→ **REQUESTS**
1. List the three structures that the article on Armenia's security identifies as underpinning the country's relationship with Russia after independence.
2. According to the article on Armenia's security, how many days did the 2020 war in Nagorno-Karabakh last?

→ **EXCERPTED PASSAGE**
After the Alliance: Armenia's Search for Security in a Post-Russian World

| Insights, Politics, Armenia

The cornerstone of Armenia's post-Soviet security policy has long been its alliance with Russia. In the aftermath of independence, this relationship was underpinned by CSTO membership, Russia's 102nd military base in Gyumri, and the 1997 bilateral treaty. For decades, these structures were presumed to offer a reliable deterrent against threats from Azerbaijan and Turkey.

But the events of the past few years have unraveled this assumption. In 2020, during the 44-day war in Nagorno-Karabakh, the Armenian side suffered a painful defeat, losing control of territories it had held for centuries. Russia’s role in brokering the ceasefire was seen by many in Armenia as lukewarm and belated. The presence of Russian peacekeepers in Nagorno-Karabakh was intended as a stabilizing measure, but their mandate was limited and ultimately ineffective in deterring further aggression.

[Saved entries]

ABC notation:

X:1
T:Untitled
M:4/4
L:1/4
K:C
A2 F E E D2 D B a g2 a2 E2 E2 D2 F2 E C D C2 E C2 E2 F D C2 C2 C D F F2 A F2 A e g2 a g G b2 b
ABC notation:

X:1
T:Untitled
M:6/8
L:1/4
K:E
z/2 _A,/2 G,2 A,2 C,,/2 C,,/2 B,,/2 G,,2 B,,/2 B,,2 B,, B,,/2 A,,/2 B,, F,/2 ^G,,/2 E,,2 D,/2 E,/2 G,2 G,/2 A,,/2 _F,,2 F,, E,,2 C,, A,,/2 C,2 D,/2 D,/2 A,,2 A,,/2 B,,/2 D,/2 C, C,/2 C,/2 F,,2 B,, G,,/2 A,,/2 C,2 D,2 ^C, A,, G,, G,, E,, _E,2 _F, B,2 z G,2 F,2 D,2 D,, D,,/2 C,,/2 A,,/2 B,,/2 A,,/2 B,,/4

→ **WORKED ANSWERS**
1.
- CSTO membership
- Russia's 102nd military base in Gyumri
- The 1997 bilateral treaty

2. It lasted 44 days.